Rewrite the data from its start through the line that contains "4. the green tree at pixel 965 342", replacing "turquoise lake" with "blue lake" and leaving everything else the same.

## [GIVEN DATA]
*****
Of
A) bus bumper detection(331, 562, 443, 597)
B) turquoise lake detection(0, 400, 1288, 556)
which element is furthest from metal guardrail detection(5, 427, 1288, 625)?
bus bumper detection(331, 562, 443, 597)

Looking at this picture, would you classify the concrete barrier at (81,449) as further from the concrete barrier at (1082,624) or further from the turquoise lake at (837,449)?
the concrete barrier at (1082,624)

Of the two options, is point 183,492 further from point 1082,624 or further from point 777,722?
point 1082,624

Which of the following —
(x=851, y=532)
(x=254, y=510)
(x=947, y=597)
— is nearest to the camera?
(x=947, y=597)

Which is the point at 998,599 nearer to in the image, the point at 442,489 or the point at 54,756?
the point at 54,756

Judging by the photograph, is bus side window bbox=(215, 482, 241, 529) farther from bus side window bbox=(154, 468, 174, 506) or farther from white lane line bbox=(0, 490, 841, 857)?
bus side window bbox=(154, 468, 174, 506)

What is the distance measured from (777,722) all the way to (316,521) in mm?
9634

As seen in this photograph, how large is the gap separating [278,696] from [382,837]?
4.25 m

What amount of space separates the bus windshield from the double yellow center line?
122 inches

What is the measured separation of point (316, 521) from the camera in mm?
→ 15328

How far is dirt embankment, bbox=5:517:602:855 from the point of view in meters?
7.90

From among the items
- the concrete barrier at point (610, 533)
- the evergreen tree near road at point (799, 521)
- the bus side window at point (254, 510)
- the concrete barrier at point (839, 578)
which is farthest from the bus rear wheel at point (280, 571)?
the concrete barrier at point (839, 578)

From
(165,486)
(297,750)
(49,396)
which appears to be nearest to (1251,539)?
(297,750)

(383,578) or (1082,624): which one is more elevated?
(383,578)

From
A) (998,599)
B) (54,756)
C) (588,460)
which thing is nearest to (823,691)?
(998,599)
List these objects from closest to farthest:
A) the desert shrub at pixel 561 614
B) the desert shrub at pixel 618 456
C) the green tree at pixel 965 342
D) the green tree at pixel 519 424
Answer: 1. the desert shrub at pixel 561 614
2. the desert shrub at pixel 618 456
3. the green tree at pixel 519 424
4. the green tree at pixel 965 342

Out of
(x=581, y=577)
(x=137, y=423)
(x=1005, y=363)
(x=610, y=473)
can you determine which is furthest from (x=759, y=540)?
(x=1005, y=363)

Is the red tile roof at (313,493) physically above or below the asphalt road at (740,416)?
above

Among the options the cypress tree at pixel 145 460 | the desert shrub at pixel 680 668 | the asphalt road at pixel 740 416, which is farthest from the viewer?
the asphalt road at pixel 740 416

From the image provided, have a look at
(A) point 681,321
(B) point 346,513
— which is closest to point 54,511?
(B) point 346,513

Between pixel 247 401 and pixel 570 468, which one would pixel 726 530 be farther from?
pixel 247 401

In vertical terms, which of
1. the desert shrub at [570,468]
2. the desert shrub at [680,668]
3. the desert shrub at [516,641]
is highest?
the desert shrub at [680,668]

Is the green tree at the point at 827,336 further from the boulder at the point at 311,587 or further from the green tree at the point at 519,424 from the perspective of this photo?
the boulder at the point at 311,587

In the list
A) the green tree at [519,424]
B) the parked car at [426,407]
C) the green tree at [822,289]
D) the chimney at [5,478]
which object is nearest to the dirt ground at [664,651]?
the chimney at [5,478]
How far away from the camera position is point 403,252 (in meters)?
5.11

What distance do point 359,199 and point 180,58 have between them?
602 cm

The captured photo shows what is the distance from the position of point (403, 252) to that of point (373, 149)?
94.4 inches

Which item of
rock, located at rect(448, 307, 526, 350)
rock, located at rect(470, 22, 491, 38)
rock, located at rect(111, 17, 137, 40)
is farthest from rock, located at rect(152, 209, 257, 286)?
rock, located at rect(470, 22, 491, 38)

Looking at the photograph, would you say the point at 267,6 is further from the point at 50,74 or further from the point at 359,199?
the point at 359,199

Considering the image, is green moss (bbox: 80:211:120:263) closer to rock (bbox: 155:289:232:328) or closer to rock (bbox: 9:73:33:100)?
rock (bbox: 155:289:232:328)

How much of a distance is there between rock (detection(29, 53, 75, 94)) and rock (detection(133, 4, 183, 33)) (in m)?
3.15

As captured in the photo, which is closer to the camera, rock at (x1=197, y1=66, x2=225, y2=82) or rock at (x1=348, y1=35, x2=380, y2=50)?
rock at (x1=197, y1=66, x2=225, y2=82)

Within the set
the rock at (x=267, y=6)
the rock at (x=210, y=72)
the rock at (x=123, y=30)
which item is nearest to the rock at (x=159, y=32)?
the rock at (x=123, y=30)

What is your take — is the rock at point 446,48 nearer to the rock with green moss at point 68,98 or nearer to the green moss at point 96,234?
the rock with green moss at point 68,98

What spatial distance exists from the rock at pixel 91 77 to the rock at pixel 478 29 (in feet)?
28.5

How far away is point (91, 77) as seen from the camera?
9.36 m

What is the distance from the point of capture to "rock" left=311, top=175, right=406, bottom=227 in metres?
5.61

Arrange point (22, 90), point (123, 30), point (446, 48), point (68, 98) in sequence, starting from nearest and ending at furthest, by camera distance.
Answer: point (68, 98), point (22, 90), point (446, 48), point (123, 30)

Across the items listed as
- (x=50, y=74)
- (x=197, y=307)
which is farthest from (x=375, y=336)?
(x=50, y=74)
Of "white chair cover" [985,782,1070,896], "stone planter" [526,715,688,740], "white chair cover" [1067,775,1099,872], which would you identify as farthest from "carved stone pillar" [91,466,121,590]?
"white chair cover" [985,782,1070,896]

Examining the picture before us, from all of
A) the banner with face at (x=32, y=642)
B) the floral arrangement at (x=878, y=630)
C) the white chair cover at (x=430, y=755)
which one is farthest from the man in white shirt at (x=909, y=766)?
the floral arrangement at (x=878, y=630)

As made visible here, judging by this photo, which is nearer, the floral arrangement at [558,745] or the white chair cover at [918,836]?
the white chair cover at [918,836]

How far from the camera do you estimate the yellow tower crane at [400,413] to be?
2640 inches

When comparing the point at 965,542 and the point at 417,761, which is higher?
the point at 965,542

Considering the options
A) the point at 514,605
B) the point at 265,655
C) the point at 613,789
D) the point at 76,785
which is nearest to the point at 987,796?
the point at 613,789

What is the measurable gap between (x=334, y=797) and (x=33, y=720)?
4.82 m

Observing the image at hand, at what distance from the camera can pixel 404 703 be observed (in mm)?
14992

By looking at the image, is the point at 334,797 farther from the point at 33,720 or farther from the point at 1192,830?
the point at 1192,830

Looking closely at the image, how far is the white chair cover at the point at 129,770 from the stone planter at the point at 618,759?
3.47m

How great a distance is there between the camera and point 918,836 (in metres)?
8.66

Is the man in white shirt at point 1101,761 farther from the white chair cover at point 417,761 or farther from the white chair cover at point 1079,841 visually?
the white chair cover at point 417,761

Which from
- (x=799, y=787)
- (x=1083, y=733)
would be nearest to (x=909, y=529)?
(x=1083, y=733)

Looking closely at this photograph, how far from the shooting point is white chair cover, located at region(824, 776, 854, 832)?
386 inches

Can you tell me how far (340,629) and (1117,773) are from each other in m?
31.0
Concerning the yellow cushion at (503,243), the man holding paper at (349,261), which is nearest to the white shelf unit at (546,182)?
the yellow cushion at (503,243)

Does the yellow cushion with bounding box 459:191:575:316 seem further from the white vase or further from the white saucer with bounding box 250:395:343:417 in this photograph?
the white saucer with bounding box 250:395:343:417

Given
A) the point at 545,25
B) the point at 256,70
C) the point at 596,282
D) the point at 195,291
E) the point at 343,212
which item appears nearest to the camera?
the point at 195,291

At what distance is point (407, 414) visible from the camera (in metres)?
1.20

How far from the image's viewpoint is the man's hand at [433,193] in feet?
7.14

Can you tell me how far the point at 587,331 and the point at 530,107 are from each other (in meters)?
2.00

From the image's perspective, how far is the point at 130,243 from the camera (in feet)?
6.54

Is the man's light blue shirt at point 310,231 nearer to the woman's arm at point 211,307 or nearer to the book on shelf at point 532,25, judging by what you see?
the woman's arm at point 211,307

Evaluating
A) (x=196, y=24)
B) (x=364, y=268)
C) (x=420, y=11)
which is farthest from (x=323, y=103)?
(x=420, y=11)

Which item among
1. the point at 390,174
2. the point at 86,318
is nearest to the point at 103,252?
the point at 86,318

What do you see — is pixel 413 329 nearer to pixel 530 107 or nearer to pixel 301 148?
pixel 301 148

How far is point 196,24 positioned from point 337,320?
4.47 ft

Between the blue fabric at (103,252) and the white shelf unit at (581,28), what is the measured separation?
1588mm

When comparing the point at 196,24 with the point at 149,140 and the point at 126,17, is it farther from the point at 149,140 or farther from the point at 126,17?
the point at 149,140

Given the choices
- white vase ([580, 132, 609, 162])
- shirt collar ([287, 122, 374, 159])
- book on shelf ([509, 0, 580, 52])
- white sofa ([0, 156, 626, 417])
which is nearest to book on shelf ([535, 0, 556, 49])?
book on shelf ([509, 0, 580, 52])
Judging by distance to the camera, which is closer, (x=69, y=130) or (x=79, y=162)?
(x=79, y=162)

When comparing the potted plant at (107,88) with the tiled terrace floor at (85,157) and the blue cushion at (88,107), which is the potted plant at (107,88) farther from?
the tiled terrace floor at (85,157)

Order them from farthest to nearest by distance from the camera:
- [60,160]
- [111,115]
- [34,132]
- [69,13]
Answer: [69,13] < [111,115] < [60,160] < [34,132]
*****
## [COMPLETED EXERCISE]
Of
A) bus bumper detection(331, 562, 443, 597)
B) blue lake detection(0, 400, 1288, 556)
which element is furthest from metal guardrail detection(5, 427, 1288, 625)?
bus bumper detection(331, 562, 443, 597)

Looking at this picture, would you classify the concrete barrier at (81,449) as further from the concrete barrier at (1082,624) or further from the blue lake at (837,449)?
the concrete barrier at (1082,624)

Of the two options, is point 183,492 further from point 1082,624 or further from point 777,722?
point 1082,624

Which of the following —
(x=851, y=532)
(x=254, y=510)
(x=947, y=597)
— is nearest to the camera?
(x=947, y=597)

Which is the point at 998,599 nearer to in the image, the point at 442,489 or the point at 54,756?
the point at 54,756

Judging by the photograph, is bus side window bbox=(215, 482, 241, 529) farther from bus side window bbox=(154, 468, 174, 506) or farther from white lane line bbox=(0, 490, 841, 857)?
bus side window bbox=(154, 468, 174, 506)

What is the distance measured from (777,722) all the way to (316,521) in mm?
9634

As seen in this photograph, how large is the gap separating [278,696] from [382,837]?
4.25 m

What amount of space separates the bus windshield from the double yellow center line?
122 inches

What is the measured separation of point (316, 521) from the camera in mm?
→ 15328

How far is dirt embankment, bbox=5:517:602:855 from the point of view in meters?
7.90

From among the items
- the concrete barrier at point (610, 533)
- the evergreen tree near road at point (799, 521)
- the bus side window at point (254, 510)
- the concrete barrier at point (839, 578)
which is farthest from the bus rear wheel at point (280, 571)?
the concrete barrier at point (839, 578)

From
(165,486)
(297,750)
(49,396)
which appears to be nearest to (1251,539)?
(297,750)

(383,578) or (1082,624): which one is more elevated?
(383,578)

From
A) (998,599)
B) (54,756)
C) (588,460)
which thing is nearest to (823,691)?
(998,599)
List these objects from closest to farthest:
A) the desert shrub at pixel 561 614
B) the desert shrub at pixel 618 456
C) the green tree at pixel 965 342
D) the green tree at pixel 519 424
Answer: 1. the desert shrub at pixel 561 614
2. the desert shrub at pixel 618 456
3. the green tree at pixel 519 424
4. the green tree at pixel 965 342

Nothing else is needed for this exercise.